課題の指示 ▸
抜粋文の「ファンだけではない。球団広報」から「その気にさせる力があるのだ。」までの部分を、「マリーンズ」を「千葉ロッテ」に置き換えて書き直しなさい。

抜粋文 ▸
:::
すべての考え方が論理的で、言葉に説得力がある。そんな新チームの方針や戦略、球団改革にかける考えをオフにメディアで目にし「今年はいけるんじゃないか」と感じたロッテファンが多くいるのではないだろうか。
ファンだけではない。球団広報の梶原紀章氏によると、ある日のミーティングが終わった直後、若手選手の一人が「僕たち……秋には優勝しますよね」とつぶやいたことがあったという。
マリーンズは昨年、54勝87敗2分でパ・リーグ最下位に沈んだ。ドラフト以外には目立った補強もしていない。今季は不利な戦いを強いられると予測するのが妥当だろう。そんな状況でも「何かやってくれそうだ」と思えてしまう。井口監督の言葉には、聞いた者をその気にさせる力があるのだ。
:::
データ記録 ▸
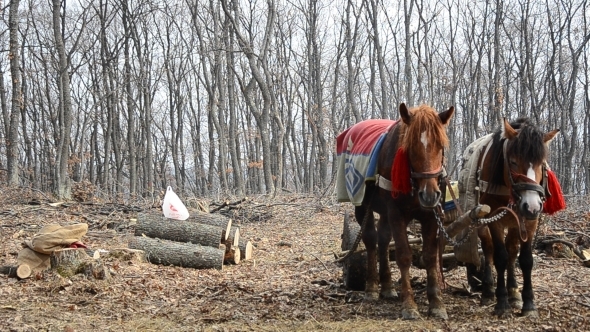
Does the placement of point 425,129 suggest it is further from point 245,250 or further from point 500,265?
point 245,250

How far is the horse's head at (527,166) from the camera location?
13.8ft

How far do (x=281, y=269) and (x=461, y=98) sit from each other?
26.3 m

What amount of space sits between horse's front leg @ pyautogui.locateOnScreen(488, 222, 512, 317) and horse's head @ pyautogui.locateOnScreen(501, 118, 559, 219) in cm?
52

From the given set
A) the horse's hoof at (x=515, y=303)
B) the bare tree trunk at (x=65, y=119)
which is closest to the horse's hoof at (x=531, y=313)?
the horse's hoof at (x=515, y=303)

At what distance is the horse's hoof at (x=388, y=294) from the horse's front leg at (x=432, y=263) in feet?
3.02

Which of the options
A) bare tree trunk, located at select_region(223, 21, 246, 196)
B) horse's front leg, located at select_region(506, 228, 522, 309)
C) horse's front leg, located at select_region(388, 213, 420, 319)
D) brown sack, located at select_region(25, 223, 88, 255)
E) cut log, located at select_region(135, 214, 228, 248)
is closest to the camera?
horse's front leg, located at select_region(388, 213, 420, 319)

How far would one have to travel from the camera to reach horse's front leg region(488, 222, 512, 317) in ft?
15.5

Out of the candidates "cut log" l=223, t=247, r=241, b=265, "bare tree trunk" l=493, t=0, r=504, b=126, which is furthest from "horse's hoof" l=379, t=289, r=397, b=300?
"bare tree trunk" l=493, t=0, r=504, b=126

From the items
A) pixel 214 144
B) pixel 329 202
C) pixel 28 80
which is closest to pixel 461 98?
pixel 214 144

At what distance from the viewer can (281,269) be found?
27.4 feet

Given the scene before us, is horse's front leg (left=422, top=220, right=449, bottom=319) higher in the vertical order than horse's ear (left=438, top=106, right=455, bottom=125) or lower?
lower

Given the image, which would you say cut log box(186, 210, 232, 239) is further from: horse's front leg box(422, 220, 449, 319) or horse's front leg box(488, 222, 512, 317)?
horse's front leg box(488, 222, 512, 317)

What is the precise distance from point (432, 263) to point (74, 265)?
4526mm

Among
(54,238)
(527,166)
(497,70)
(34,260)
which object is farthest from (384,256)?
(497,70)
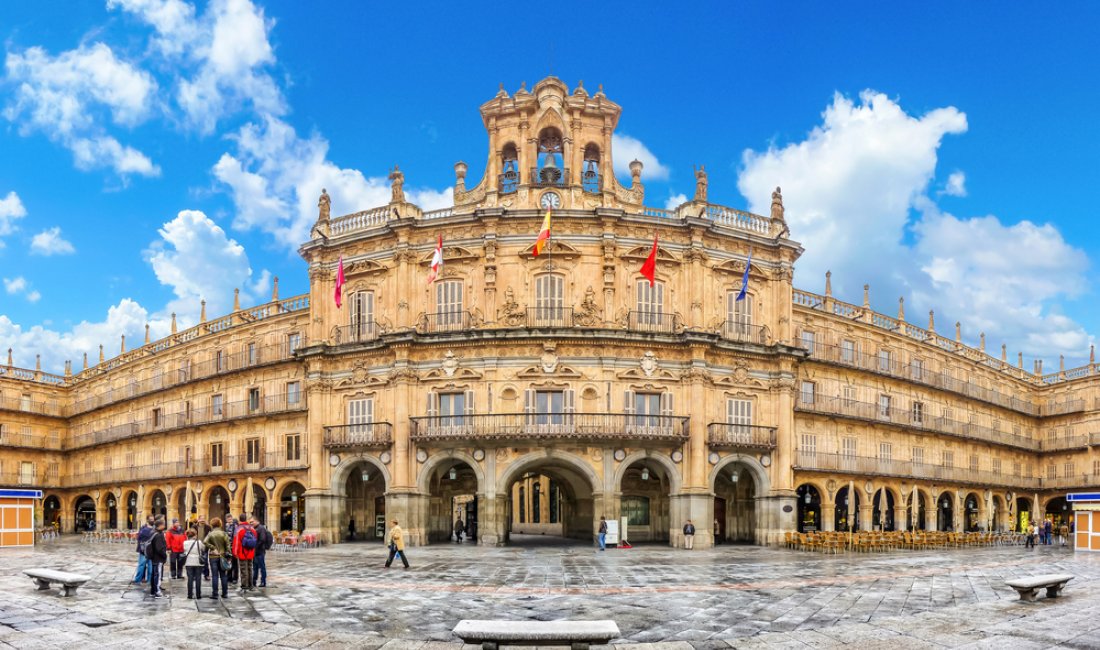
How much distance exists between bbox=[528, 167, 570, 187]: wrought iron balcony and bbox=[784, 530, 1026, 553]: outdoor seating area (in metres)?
:::
課題の解答 ▸
ファンだけではない。球団広報の梶原紀章氏によると、ある日のミーティングが終わった直後、若手選手の一人が「僕たち……秋には優勝しますよね」とつぶやいたことがあったという。
千葉ロッテは昨年、54勝87敗2分でパ・リーグ最下位に沈んだ。ドラフト以外には目立った補強もしていない。今季は不利な戦いを強いられると予測するのが妥当だろう。そんな状況でも「何かやってくれそうだ」と思えてしまう。井口監督の言葉には、聞いた者をその気にさせる力があるのだ。